Comment 30 Andras Barna 2008-07-09 13:22:20 UTC
it seems only for him...
hardware problem?
so.. WORKSFORME..
Comment 31 Marcelo Borro 2008-07-09 13:29:46 UTC
We understood that part, but after nvidia driver updates is Klaus system still freezing?

I'm migrating several machines from 10.3 to 11.0 and all of then have the 0x0221 card.  All of then are working perfectly with latest Nvidia drivers.

Nvidia documentation claims that this card is still supported by the "g01", and the nvidia installer works ok, so I guess Klaus initial afirmation is wrong now.
Comment 32 Stefan Dirsch 2008-07-09 13:51:17 UTC
Klaus tested with the latest driver release. I opened the comments, which were marked as private unfortunately.
Comment 33 Forgotten User PJpAC5DKqq 2008-07-10 14:01:05 UTC
I dont know what is situation in Klaus PC, but those Nvidia packages works just fine for me. No freezing or anything. I dont understand this, one user has problems, openSUSE stops supporting whole card? Nvidia still supports it.
Comment 34 Klaus Kämpf 2008-07-10 14:12:38 UTC
(In reply to comment #31 from Marcelo Borro)
> 
> Nvidia documentation claims that this card is still supported by the "g01", and
> the nvidia installer works ok, so I guess Klaus initial afirmation is wrong
> now.
> 

Well, my system freezing is very real.

That said, ymmv.
Comment 35 Klaus Kämpf 2008-07-10 14:14:37 UTC
(In reply to comment #33 from Jan-Olof Eriksson)
> I dont know what is situation in Klaus PC, but those Nvidia packages works just
> fine for me. No freezing or anything. I dont understand this, one user has
> problems, openSUSE stops supporting whole card? Nvidia still supports it.
> 

So do we have a draw now.

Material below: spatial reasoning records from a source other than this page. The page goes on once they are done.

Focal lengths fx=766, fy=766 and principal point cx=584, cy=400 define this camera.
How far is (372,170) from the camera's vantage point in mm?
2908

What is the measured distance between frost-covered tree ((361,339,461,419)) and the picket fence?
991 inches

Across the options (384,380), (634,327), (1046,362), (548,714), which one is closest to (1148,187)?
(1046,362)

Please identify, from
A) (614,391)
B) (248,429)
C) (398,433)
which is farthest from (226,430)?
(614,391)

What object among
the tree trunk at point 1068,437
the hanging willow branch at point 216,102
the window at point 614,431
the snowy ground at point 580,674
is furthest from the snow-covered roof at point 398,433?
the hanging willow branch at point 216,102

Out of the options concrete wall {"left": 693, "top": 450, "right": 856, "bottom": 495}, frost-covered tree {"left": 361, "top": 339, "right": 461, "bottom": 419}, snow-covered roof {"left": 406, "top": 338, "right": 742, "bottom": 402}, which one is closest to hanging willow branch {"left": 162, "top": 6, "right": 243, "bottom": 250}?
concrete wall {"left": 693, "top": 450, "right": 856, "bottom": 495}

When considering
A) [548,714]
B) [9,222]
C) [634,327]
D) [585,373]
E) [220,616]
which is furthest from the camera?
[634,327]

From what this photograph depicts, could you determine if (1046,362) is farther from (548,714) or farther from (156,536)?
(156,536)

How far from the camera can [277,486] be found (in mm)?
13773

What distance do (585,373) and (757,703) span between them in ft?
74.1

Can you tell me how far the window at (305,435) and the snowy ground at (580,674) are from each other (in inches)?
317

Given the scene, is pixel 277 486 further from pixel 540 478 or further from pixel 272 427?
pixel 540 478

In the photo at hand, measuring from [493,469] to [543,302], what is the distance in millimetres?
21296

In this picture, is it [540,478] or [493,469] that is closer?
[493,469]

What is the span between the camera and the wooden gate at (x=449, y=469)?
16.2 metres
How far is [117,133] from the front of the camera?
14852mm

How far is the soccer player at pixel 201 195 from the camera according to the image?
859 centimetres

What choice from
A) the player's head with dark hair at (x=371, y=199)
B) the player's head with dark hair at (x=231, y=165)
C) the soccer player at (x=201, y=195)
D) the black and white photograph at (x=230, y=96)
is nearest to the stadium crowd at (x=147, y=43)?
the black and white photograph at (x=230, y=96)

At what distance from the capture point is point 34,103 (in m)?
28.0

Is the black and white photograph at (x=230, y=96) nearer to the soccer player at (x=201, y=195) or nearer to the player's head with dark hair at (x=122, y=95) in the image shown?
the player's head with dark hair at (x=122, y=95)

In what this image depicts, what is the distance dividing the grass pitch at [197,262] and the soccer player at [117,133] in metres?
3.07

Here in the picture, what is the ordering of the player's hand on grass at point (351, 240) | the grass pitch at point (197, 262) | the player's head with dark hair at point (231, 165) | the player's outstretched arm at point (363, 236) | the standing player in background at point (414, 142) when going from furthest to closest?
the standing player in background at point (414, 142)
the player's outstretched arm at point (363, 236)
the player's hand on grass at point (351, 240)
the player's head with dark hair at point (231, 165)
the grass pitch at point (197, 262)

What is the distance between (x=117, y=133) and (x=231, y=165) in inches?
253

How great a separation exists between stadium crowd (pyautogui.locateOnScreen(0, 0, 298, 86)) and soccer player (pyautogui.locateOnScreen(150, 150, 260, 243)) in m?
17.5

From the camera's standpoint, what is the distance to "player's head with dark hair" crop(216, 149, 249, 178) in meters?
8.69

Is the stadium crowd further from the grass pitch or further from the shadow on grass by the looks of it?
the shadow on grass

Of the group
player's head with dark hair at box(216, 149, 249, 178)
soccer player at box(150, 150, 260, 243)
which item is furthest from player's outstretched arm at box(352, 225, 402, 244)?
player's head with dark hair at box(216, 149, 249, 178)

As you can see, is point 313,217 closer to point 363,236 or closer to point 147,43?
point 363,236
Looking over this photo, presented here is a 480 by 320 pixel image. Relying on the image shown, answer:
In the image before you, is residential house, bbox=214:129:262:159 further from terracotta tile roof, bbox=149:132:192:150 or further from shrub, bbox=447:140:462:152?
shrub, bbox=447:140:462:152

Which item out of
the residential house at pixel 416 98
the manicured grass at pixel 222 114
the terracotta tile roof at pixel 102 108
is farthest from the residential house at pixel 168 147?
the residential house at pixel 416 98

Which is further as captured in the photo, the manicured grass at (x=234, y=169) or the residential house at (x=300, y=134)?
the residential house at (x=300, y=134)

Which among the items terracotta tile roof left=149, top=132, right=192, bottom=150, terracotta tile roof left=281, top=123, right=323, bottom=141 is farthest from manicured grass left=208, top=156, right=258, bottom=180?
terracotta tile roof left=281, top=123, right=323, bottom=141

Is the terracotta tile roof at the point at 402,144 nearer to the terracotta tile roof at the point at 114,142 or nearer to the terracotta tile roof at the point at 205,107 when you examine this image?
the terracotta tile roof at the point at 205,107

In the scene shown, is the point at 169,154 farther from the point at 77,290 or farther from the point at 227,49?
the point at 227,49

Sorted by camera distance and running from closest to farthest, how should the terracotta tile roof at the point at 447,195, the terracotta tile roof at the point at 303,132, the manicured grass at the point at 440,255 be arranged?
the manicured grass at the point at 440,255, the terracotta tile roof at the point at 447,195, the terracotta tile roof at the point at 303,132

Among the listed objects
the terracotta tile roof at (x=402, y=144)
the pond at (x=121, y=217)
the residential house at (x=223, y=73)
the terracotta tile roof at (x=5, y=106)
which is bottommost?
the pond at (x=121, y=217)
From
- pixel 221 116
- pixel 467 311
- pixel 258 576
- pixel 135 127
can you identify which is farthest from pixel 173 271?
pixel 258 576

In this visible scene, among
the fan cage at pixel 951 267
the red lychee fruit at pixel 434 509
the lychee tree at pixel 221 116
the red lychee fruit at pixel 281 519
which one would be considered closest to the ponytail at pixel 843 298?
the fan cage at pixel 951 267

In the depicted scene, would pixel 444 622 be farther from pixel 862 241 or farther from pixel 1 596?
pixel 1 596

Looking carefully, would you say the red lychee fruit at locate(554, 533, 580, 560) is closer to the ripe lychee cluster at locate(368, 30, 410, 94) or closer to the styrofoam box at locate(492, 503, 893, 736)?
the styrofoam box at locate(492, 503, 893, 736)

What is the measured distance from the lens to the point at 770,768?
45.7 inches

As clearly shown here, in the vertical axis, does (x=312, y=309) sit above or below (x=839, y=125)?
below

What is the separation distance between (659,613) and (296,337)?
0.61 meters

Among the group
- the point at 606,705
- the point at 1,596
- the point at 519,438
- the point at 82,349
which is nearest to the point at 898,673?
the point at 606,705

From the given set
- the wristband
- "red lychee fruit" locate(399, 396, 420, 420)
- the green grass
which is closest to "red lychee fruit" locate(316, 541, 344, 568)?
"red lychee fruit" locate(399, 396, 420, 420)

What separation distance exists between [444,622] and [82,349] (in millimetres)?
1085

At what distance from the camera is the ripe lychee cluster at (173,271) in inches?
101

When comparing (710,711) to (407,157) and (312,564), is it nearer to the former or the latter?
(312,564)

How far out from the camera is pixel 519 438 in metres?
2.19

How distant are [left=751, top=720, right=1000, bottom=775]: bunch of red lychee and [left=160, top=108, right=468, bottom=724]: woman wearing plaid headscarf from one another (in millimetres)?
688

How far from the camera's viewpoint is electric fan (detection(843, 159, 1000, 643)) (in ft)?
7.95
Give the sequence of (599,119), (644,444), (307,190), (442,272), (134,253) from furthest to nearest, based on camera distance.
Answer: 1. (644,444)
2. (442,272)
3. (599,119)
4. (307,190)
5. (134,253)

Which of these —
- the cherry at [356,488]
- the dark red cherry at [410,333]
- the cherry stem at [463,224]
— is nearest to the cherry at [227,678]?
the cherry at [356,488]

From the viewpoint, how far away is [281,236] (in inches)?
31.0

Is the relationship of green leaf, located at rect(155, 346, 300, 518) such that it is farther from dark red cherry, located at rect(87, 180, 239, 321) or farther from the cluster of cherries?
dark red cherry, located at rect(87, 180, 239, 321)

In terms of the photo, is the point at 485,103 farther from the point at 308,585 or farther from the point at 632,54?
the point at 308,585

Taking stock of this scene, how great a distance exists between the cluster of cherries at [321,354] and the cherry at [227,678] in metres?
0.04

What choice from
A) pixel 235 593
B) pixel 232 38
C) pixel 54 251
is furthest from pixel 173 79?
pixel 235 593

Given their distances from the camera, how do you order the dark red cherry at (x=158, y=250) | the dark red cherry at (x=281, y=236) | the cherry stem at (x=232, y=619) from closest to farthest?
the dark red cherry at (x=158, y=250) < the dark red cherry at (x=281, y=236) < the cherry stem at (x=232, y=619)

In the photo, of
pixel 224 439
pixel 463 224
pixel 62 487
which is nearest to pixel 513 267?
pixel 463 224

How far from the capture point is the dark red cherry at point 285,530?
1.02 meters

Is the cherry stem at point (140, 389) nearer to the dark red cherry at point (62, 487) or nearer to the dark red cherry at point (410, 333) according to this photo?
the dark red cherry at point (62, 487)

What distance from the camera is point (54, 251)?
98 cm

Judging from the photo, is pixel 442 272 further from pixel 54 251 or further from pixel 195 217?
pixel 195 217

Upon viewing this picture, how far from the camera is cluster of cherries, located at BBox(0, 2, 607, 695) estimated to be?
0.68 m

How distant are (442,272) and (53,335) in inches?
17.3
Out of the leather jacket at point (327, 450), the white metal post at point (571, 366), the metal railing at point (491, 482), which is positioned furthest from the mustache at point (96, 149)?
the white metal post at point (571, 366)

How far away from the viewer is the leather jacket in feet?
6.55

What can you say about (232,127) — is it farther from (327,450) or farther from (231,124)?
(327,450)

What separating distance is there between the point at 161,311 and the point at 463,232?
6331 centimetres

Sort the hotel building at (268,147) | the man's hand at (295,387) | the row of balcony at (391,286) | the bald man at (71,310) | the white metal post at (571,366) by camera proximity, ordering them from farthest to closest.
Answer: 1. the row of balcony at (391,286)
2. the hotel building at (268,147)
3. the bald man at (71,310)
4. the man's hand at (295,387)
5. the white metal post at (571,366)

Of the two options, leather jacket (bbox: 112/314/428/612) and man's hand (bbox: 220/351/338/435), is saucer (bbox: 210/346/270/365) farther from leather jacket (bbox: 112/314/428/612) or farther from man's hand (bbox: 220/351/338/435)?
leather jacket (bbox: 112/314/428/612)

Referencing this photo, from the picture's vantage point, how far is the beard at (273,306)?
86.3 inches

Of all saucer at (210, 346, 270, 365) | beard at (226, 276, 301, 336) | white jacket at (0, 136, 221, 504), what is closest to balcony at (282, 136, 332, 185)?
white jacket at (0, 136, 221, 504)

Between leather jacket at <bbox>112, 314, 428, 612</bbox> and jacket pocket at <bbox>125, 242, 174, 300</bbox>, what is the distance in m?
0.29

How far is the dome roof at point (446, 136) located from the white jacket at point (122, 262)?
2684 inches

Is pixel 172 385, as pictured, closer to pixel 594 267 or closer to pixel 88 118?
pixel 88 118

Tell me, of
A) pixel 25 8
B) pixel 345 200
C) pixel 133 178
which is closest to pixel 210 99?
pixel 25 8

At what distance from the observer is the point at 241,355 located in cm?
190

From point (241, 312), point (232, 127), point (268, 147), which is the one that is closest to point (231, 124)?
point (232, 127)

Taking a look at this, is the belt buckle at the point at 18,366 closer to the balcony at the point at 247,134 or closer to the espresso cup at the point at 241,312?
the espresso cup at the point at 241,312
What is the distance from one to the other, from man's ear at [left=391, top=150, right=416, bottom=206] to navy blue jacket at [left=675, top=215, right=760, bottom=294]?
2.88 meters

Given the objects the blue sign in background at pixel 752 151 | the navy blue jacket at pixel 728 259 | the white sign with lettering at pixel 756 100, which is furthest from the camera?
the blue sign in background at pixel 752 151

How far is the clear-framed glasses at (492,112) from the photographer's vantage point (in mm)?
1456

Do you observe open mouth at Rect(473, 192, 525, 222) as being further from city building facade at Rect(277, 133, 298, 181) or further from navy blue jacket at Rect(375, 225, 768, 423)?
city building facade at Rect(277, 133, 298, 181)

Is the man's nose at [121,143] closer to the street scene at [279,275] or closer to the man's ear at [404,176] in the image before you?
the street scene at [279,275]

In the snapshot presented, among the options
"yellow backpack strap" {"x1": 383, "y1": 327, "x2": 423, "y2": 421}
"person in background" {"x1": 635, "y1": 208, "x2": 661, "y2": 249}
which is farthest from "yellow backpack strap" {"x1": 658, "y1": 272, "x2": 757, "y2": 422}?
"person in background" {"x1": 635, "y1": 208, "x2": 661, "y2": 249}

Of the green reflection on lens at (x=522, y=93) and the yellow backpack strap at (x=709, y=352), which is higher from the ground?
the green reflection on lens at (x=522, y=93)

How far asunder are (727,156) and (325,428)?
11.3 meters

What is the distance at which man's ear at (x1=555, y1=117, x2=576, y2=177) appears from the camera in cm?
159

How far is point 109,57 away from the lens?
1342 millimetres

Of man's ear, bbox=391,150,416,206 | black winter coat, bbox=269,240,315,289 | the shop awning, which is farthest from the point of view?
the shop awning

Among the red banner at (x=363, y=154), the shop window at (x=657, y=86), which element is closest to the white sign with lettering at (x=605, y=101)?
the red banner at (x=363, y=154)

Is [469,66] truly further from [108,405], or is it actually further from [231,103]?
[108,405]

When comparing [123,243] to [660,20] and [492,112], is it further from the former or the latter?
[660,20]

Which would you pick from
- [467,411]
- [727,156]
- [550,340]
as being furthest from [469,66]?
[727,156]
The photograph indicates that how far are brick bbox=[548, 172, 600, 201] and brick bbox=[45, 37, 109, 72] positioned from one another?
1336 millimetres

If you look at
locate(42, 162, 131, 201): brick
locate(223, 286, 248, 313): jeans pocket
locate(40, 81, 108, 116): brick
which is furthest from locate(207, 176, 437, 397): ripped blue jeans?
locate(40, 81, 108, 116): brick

It works for you, it does not for me.
Comment 36 Klaus Kämpf 2008-07-10 14:15:50 UTC
Stefan, its your decision in the end. 

Reenabling the card might make a lot of users happy or get you a lot of bug reports ;-)
Comment 37 Stefan Dirsch 2008-07-10 14:22:50 UTC
(In reply to comment #36 from Klaus Kämpf)
> Stefan, its your decision in the end. 

Thanks. I'll enable it again for next driver release.
 
> Reenabling the card might make a lot of users happy or get you a lot of bug
> reports ;-)

Not more than now I'm rather sure. It could well be that this issue with your card only happens in your machine.